X3D scenes in canonical form shall be well-formed, validated XML. This property is a prerequisite to subsequent XML-based compression techniques.

all the best, Don

Don Brutzman Naval Postgraduate School, Code USW/Br brutzman@nps.edu

Watkins 270, MOVES Institute, Monterey CA 93943-5000 USA +1.831.656.2149

X3D graphics, virtual worlds, Navy robotics https:// faculty.nps.edu/brutzman

From: Roger L Costello <costello@mitre.org>
Sent: Thursday, January 27, 2022 3:59 PM
To: xml-dev@lists.xml.org
Subject: [xml-dev] XML Quiz

Assume the XML document has no CDATA sections, PIs, comments, or DOCTYPE.

1. You are shown just a slice of an XML document:

> some text (possibly whitespace) not containing the less than symbol </

That is, you see a greater-than symbol, some text, and then a less-than symbol followed by a forward slash. You are not shown the stuff before > nor the stuff after </

What is it? Does the slice signify an element: the part before > is the start tag, the part after </ is its end tag, and text is the content of the element?

2. You are shown another slice of an XML document:

> whitespace <C

C = letter of the alphabet, colon, or underscore.

Does that slice signify the end of one element and the start of another element: the part before > is an end tag, the C in <C is the first character of a start tag, and whitespace separates the end tag from the start tag?

3. Is an end tag always followed by a less-than symbol (possibly with whitespace separating them)?

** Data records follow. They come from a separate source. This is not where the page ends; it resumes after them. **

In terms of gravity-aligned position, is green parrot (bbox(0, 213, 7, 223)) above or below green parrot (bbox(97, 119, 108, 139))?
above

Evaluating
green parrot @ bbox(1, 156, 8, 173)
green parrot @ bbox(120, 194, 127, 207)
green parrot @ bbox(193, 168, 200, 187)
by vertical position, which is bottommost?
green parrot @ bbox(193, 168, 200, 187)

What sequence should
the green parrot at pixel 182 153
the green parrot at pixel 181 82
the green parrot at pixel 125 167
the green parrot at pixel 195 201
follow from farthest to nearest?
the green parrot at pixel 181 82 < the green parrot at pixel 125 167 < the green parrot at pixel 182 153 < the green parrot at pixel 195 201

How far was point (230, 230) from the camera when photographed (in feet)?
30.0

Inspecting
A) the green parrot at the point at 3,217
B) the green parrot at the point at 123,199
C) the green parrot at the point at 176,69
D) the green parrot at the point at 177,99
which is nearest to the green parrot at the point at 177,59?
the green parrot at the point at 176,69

Scroll down to see the answers …

1. You are shown just a slice of an XML document:

> some text (possibly whitespace) not containing the less than symbol </

That is, you see a greater-than symbol, some text, and then a less-than symbol followed by a forward slash. You are not shown the stuff before > nor the stuff after </

What is it? Does the slice signify an element: the part before > is the start tag, the part after </ is its end tag, and text is the content of the element?

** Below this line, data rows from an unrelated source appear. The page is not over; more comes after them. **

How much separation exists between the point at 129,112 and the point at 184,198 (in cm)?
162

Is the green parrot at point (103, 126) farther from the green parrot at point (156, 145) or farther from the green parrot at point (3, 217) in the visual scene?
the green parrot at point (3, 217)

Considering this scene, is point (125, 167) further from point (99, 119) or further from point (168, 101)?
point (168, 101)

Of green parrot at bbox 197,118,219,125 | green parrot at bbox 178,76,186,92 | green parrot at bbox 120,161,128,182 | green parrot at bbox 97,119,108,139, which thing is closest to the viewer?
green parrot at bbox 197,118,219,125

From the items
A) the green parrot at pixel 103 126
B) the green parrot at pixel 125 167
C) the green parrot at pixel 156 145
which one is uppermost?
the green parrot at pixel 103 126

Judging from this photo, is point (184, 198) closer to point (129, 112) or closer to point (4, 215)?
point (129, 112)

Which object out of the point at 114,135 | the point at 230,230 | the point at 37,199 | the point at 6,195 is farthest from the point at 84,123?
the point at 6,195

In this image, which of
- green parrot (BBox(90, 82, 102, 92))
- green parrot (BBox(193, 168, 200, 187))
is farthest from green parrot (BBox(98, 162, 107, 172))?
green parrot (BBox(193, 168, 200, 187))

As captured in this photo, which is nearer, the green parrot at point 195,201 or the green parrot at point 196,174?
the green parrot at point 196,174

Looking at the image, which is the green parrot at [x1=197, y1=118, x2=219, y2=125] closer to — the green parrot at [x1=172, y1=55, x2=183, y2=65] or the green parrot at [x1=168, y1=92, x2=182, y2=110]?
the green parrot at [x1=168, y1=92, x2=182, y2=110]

Answer: It might signify an element (start tag, content, end tag), e.g., <greeting>Hello, world</greeting>

But it might not. It might signify an end tag followed by another end tag, e.g., </D> </A>

2. You are shown another slice of an XML document:

> whitespace <C

C = letter of the alphabet, colon, or underscore.

Answer: It might signify the end of one element and the start of another element (with some whitespace between them), e.g., </book> <magazine>

But it might not. It might signify an element embedded in another element (with some whitespace between them), e.g., <document> <paragraph>

3. Is an end tag always followed by a less-than symbol (possibly with whitespace separating them)?

Answer: Yes, with one exception: the end tag of the root element is not followed by a less-than symbol.